Chuck Reedy

Biographical details
- Born: May 31, 1949 (age 76)

Playing career
- 1969: Appalachian State

Coaching career (HC unless noted)
- 1971–1973: Appling County HS (GA) (assistant)
- 1974–1977: Baker County HS (FL)
- 1978–1985: Clemson (RB)
- 1986–1989: Clemson (OC)
- 1990–1992: Baylor (OC)
- 1993–1996: Baylor
- 1998: South Carolina (OC)
- 2002–2014: Goose Creek HS (SC)

Head coaching record
- Overall: 23–22 (college)
- Bowls: 0–1

Accomplishments and honors

Championships
- 1 SWC (1994)

= Chuck Reedy =

American football player and coach (born 1949)

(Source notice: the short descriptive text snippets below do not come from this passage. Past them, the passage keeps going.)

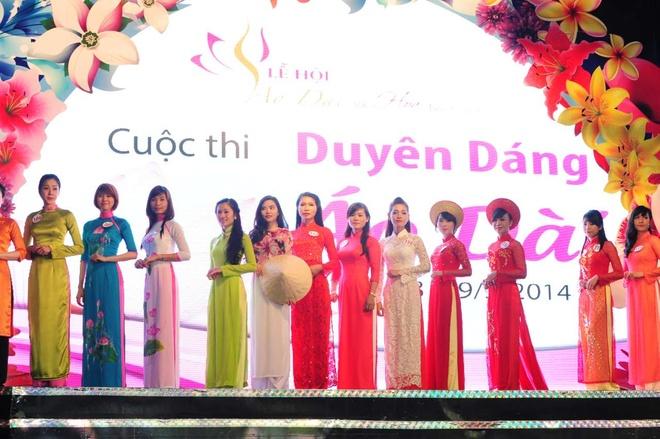Le hoi Ao dai thanh pho Ho Chi Minh dien ra dung dip 8/3 hinh anh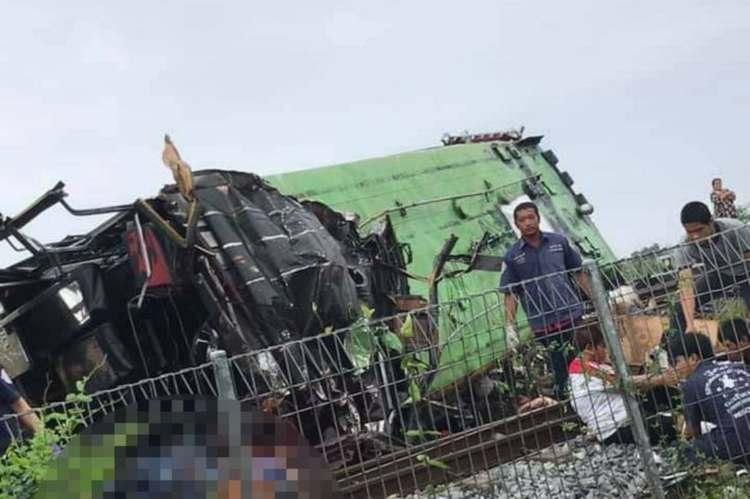 bus treno morti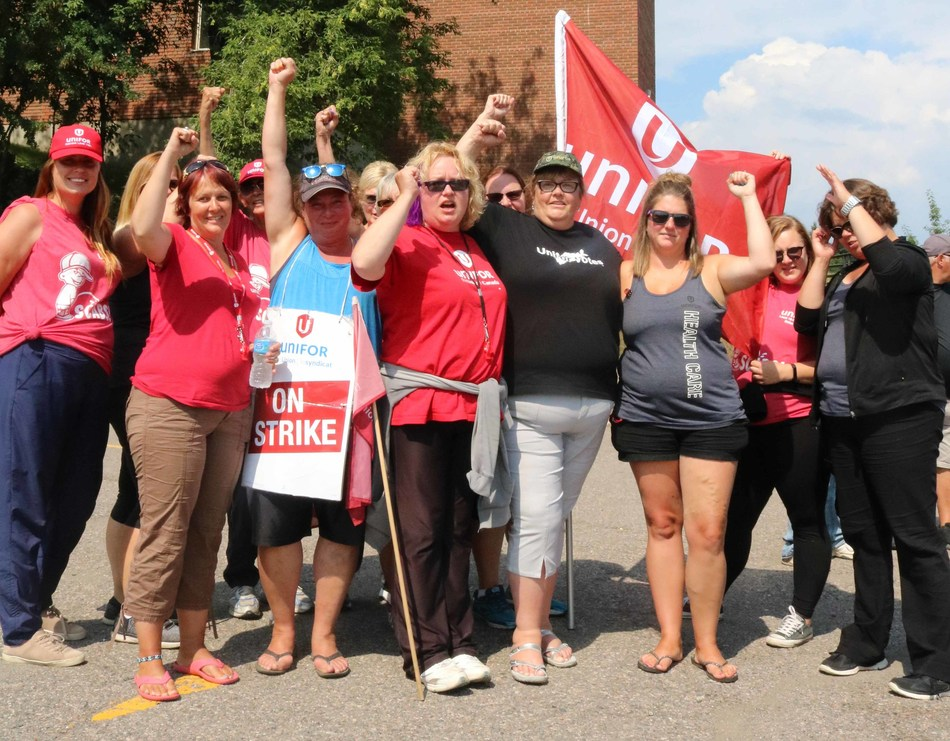 Members of local 229 continued to rally outside the Port Arthur Centre on Thursday. (CNW Group/Unifor)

Charles Reedy (born May 31, 1949) is an American former football player and coach. He served as the head coach at Baylor University from 1993 to 1996, compiling a record of 23–22. Prior to replacing future College Football Hall of Fame inductee Grant Teaff, as head coach, Reedy worked for three seasons as Baylor's offensive coordinator. From 1978 to 1989, he was an assistant coach at Clemson University and was a member of Clemson's national championship team in 1981.

==Coaching career==

===Baylor===
In Reedy's first game as head coach at Baylor, the Bears rallied from a 33–14 deficit to upset the Trent Dilfer-led Fresno State Bulldogs, 42–39. However, Baylor played inconsistently in 1993, posting impressive wins over Texas Tech and Rice, while losing by more than 20 points to a 4–7 TCU squad and the otherwise win-less Houston Cougars. Baylor finished the 1993 season at 5–6.

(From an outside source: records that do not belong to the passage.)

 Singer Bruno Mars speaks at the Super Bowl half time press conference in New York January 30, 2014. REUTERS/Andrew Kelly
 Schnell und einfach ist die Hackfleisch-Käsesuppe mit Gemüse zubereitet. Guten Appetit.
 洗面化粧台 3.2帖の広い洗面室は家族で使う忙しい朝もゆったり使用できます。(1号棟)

In Reedy's second season, in 1994, the team rebounded to finish 7–4 in the regular season and tie with four other schools for the Southwest Conference championship before losing to Washington State in the Alamo Bowl. High points of the season included a 44–3 thrashing of Louisiana Tech, avenging a one-point loss in from two seasons prior, and road wins over two of the eventual Southwest Conference co-champions, 42–18 over TCU and 17–14 over Rice. Low points included a 38–7 loss to Texas Tech and a nationally televised 63–35 loss at home to Texas on Thanksgiving Day.

Reedy's third season also produced a 7–4 regular season record, but the team failed to receive a bowl invite. The Baylor defense in 1995 was ranked in the top ten nationally and included future NFL player, Daryl Gardener, but the team often struggled on offense. Baylor performed well in Southwest Conference (SWC) play, carrying a 5–1 conference record and a SWC title shot into their season finale at Texas on Thanksgiving Day. However, the Bears lost 21–13. Offensive coordinator Jack Crowe left the team after the 1995 season and Reedy hired future Oklahoma State head coach, Mike Gundy as an offensive assistant.

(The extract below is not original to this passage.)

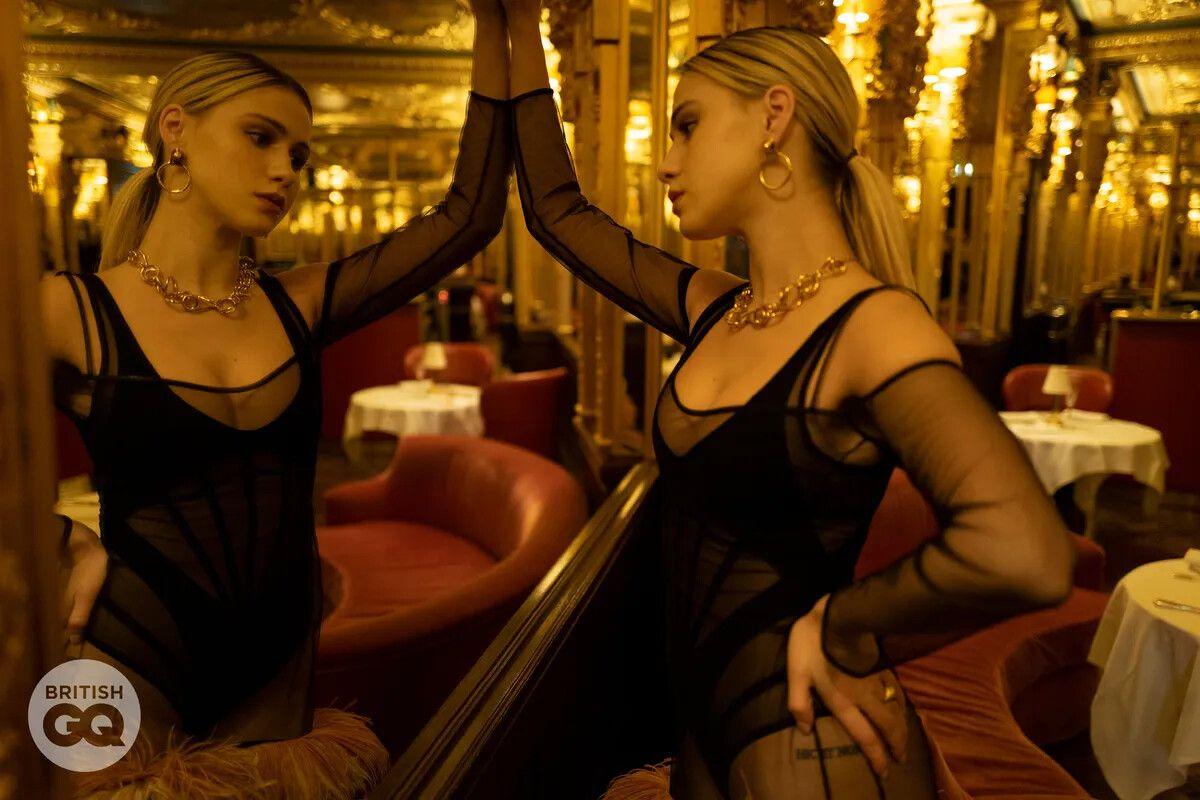 Maria Bakalova Sexy Pics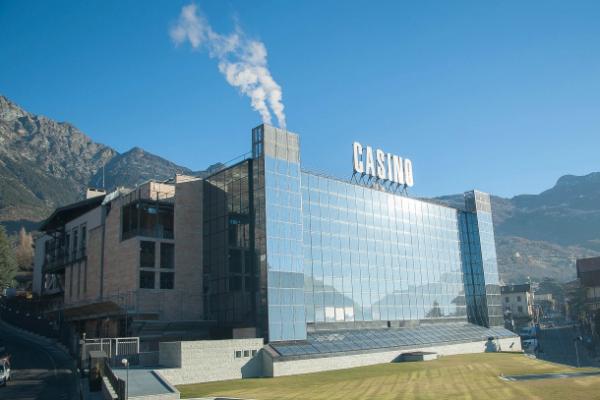 San vincent casino poker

In 1996, Reedy's fourth season, Baylor moved into the newly formed Big 12 Conference. The season began well with three straight non-conference victories. However, the Bears struggled in the new conference, finishing with only a 1–7 record against Big 12 competition. Losses included a 24–21 home defeat to a 3–8 Oklahoma team after Baylor led 21–7 at the half, an overtime home loss to Missouri and, a 24–7 loss to Texas A&M, the worst Aggies team, record-wise, of the 1990s. Baylor had led Texas A&M, 7–0, at the half. Reedy was fired after the 1996 season and replaced by Dave Roberts.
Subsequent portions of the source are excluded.